*** Dataset excerpt Section Begins ***
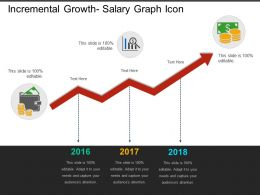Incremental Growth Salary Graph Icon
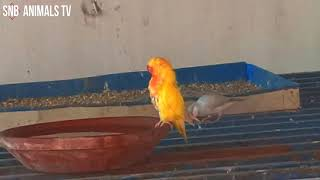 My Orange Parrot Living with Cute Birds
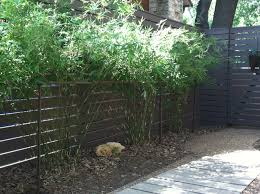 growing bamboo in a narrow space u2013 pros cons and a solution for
*** Dataset excerpt Section Ends ***
Task to carry out: Set down the material above word for word and skip its pictures.

Task output:
Incremental Growth Salary Graph Icon
 My Orange Parrot Living with Cute Birds
 growing bamboo in a narrow space u2013 pros cons and a solution for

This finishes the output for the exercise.